In some languages such as Ruby, which is extremely object-oriented, the type and the class of a value are the same thing. In most other languages, there are fundamental differences between values of different types.
Unicode
A group of character encoding systems that can encode almost all of the popular language writing systems in the world, see unicode.org[1]. Fundamental to Unicode is the BMP, Basic Multilingual Plane, a way of encoding characters into 16-bit words. The Japanese character 搗 is known as U+6417 in Unicode, where the U+ tells you that it's a Unicode character, and the rest is hexadecimal. In the UCS-2 encoding system, which is just a stream of 16-bit words, this becomes the 16-bit value ox6417. Unicode supplies the BOM (Byte Order Mark) character U+FEFF if you have to ram this through an 8-bit stream; if you see the character value U+FFFE on the other end, you know you have your bytes in the wrong order.
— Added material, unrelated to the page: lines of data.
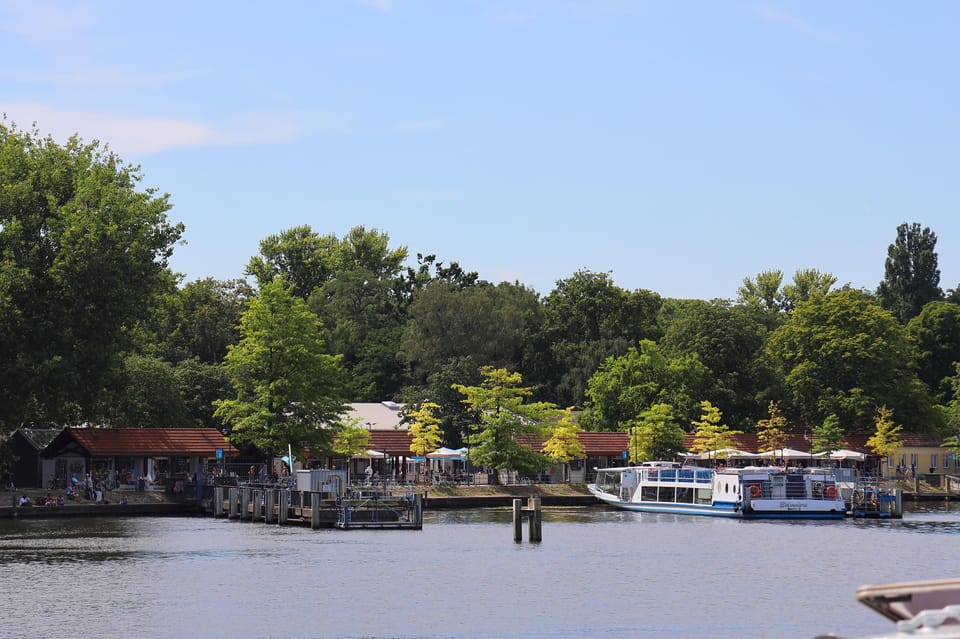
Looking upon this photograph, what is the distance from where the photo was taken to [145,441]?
337 feet

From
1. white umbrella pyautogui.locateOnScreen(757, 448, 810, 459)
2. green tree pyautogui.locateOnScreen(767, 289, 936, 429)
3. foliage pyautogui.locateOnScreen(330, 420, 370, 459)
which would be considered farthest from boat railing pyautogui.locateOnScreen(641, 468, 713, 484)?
green tree pyautogui.locateOnScreen(767, 289, 936, 429)

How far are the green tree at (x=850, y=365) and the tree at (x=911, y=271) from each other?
134ft

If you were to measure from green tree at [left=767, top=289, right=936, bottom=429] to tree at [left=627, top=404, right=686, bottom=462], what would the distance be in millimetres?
21930

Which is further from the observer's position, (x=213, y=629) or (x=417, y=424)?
(x=417, y=424)

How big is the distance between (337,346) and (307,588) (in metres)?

Many systems simply use 16-bit characters for everything, and therefore UCS-2 is the way to go. Java and JavaScript both use this exclusively.
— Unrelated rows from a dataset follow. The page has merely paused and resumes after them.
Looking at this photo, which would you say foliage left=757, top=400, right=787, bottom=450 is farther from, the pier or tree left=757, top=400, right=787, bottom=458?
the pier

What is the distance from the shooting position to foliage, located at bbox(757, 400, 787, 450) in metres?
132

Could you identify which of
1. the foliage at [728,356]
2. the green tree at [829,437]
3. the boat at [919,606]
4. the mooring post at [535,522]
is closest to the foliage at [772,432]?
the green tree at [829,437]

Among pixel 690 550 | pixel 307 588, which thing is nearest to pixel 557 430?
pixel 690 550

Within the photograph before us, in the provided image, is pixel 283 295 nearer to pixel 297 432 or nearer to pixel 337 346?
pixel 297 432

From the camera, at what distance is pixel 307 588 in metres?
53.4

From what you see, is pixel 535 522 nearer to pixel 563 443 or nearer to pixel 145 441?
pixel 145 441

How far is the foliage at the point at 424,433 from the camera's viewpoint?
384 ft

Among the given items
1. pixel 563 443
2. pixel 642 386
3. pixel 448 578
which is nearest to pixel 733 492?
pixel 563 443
If you must use 8-bit strings, it's very convenient to use the UTF-8 encoding system, which is a stream of bytes. Characters use 1, 2, 3 or 4 bytes, and the 1 byte forms are identical to Ascii. In that system, the Japanese character 搗 becomes the three bytes oxE6 ox90 ox97.
Unicode also includes more code pages beyond the 64k BMP that we all thought was enough, and more encoding schemes to encode it.
Value
The currency of a programming language. A unit of data. Might be a Reference or a Primitive.
Variable
A storage place for a value. Usually has a name, and possibly a scope and often are attached to some sort of complex value as, for instance, an instance variable is attached to its object instance.